I do find it amazing that Nigel has managed not only to keep his sanity after a 'full on' rock and roll experience in his formative years in a world famous band, but has emerged relatively unscathed to become a pastor in Bristol working with young kids, absolutely brilliant.

But then he goes and spoils it all by admitting he's siding with the devil's lot across the park.

I hope he finally 'sees the light', we welcome back all sinners who may have strayed.

A truly remarkable article Rob Sawyer, can we have some more please?

Paul Birmingham
2 Posted 05/09/2019 at 23:48:41
Epic tale, and it shows if you believe and have strength you can achieve, in life.

Those were the days in the late 70s and the early-mid 80s, for me as a youngster.

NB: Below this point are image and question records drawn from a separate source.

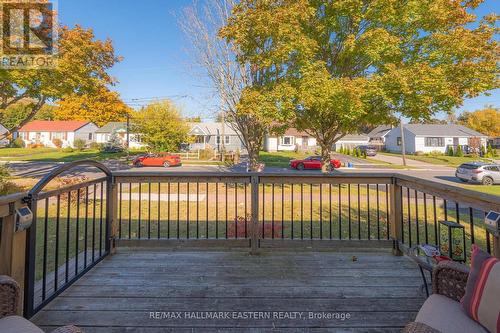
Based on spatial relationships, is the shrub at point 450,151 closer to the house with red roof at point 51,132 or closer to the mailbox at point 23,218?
the mailbox at point 23,218

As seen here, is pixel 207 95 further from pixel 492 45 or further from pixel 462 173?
pixel 462 173

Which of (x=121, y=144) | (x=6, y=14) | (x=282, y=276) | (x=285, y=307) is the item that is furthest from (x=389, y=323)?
(x=121, y=144)

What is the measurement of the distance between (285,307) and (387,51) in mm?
8328

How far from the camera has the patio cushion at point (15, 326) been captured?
1.35 metres

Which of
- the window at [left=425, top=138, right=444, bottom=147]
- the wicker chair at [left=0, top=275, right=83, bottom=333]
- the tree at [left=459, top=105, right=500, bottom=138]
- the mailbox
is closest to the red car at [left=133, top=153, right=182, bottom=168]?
the mailbox

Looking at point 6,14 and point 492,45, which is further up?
point 6,14

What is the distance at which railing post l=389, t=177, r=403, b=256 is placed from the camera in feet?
11.4

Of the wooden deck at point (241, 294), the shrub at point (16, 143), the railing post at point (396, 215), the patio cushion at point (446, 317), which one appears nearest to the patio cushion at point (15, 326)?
the wooden deck at point (241, 294)

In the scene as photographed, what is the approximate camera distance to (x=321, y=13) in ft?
30.7

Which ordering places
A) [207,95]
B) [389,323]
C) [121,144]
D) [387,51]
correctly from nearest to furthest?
[389,323] < [387,51] < [207,95] < [121,144]

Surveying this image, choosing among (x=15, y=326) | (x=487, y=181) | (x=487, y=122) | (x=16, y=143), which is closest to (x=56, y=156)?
(x=16, y=143)

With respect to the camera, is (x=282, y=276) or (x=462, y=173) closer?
(x=282, y=276)

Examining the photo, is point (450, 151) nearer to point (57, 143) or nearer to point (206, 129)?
point (206, 129)

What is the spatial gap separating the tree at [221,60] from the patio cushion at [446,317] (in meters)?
8.91
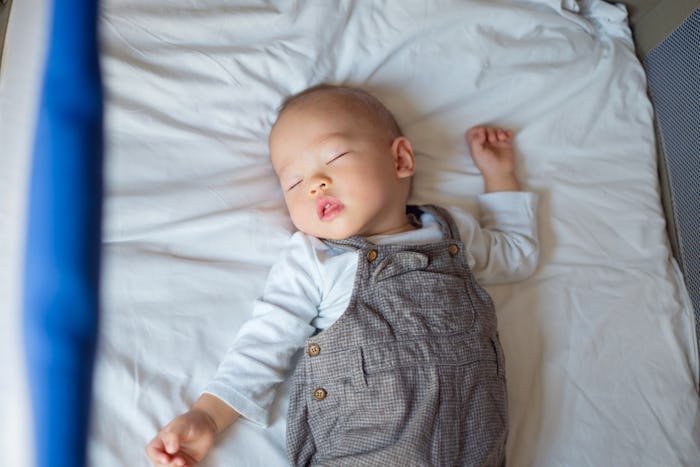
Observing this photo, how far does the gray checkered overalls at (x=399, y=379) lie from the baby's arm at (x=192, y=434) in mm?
104

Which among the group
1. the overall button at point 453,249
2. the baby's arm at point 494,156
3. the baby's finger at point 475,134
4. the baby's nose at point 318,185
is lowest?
the overall button at point 453,249

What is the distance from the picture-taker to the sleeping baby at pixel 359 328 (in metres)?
0.86

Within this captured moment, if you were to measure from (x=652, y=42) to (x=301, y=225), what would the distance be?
864mm

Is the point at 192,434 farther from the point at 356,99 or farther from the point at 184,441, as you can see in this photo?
the point at 356,99

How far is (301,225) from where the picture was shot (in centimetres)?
97

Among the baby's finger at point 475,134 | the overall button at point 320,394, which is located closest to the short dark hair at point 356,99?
the baby's finger at point 475,134

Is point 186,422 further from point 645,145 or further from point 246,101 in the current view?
point 645,145

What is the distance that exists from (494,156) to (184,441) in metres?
0.73

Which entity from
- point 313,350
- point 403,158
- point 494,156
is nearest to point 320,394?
point 313,350

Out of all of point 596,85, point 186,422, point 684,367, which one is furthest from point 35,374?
point 596,85

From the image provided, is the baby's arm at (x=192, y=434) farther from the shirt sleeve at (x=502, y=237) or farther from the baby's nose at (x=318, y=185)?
the shirt sleeve at (x=502, y=237)

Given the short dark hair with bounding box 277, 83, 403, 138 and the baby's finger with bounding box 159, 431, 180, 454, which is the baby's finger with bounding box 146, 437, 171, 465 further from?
the short dark hair with bounding box 277, 83, 403, 138

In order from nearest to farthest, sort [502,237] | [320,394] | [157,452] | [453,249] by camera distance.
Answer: [157,452], [320,394], [453,249], [502,237]

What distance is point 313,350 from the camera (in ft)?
2.97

What happened to time, is crazy,but the best memories, but great laughs now, but more in context of the trials of daily life and getting by.

Let's hope the good times return to Everton FC this season.

Pete Jones
3 Posted 06/09/2019 at 19:52:51
Kwolity with a kapital K Rob. Going from Oscar Peterson to the Stone Roses is some journey. Peterson is a favourite of mine but I have to admit that I'm not a Roses fan apart from Ian Brown's performance in Harry Potter. Sharp move not to mention Nigel's allegiances until the end too, it probably kept 99% of your readership onside.
Duncan McDine
4 Posted 06/09/2019 at 21:08:28
I'm almost as much a fan of the Roses and Browno's solo stuff as I am an Evertonian so this was a fantastic thing to find here on TW. Well done, Rob.
Dom Ashton
5 Posted 07/09/2019 at 05:17:00
What an excellent interview and write up. Nigel should write a book as I would definitely buy it. Seems like he has a wonderful world view and has made the very best out of life and there would be plenty to learn from him.
Mark Andersson
6 Posted 08/09/2019 at 23:53:21
Great read... he puts football into perspective... He would have been a blue had his mate been a red I suppose..

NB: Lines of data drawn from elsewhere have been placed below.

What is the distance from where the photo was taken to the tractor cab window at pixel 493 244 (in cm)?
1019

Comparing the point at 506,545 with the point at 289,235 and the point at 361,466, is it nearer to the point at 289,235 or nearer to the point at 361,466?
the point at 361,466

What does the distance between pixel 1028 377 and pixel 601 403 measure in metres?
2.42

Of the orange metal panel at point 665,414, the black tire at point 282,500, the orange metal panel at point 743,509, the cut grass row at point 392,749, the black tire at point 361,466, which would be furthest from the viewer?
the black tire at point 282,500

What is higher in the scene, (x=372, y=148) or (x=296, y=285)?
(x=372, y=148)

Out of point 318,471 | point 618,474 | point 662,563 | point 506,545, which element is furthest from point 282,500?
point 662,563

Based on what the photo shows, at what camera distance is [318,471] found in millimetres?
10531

Its great that he acknowledges the Everton players of the 80s. as I do some of the great Liverpool players of that era..

His insight into how music shaped his life and influenced his path is also very enlightening...

All you need is Love

Brian Wilkinson
7 Posted 09/09/2019 at 22:23:25
Big fan of OMD, sadly the band had split by the time I managed to fit 3 of the sugar tax tours in.

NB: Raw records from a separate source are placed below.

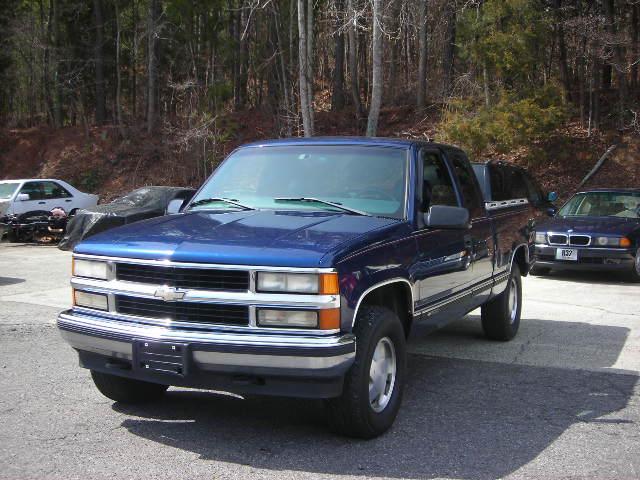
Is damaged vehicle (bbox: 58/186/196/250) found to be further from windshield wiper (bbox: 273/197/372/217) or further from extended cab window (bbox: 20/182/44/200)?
windshield wiper (bbox: 273/197/372/217)

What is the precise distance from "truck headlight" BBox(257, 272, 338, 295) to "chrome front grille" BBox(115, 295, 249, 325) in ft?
0.62

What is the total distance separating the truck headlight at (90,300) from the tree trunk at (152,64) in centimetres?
2825

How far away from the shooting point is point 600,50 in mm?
21266

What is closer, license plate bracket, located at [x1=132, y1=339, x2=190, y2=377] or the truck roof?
license plate bracket, located at [x1=132, y1=339, x2=190, y2=377]

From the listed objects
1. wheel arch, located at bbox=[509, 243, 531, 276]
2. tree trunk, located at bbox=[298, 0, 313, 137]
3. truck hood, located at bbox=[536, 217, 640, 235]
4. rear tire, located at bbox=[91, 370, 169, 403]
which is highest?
tree trunk, located at bbox=[298, 0, 313, 137]

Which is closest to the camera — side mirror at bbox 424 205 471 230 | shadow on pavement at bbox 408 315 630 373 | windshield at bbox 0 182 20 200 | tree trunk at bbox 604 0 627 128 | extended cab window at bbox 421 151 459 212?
side mirror at bbox 424 205 471 230

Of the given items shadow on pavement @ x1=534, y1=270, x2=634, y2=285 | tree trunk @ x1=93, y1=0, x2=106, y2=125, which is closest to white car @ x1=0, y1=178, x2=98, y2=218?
shadow on pavement @ x1=534, y1=270, x2=634, y2=285

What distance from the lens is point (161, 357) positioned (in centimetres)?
430

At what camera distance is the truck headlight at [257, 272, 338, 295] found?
417cm

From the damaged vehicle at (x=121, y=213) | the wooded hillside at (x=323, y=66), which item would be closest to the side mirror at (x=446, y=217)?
the damaged vehicle at (x=121, y=213)

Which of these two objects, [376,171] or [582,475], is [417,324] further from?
[582,475]

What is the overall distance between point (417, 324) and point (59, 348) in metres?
3.84

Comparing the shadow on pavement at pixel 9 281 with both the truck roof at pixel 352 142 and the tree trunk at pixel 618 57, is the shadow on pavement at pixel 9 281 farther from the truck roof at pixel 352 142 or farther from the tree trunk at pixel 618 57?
the tree trunk at pixel 618 57

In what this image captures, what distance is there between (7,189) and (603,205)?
15.4m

I remember Nigel joining the band and doing the sugar tax tour, my first being at the Empire Liverpool, followed by the Sheffield gig, having footballer Stuart Pearce sat 3 seats away from me or that one, with an added bonus of a shitty warm up band pulling out and Gary Newman stepping in, to open the billing.

Whatever perception people have of Newman, he did a cracking set, and one of the most down to earth decent guys you could ever... Hats off to Nigel for walking on the Milky Way.

I finally managed to see OMD last year, with Humphries and Cooper back in the band at the Empire, sadly the drummer Holmes can no longer tour with the band due to illness.

So a very good read about a band member I got to see
Iive, and can now put some background to the guy.

Thanks for a great article, Rob.

Jay Harris
8 Posted 10/09/2019 at 05:38:49
You post some great stuff on here and I always enjoy reading your posts.

May thanks for your really insightful, well researched and enjoyable posts.

Jay Harris
9 Posted 10/09/2019 at 05:44:31
Just as a further note, Hot Chocolate were on the Peppermint Lounge off London Road and I was talking to Erroll Brown when they took a break. He was a very down to earth guy and loved Liverpool (the City not the RS who were still the poor relations at that point).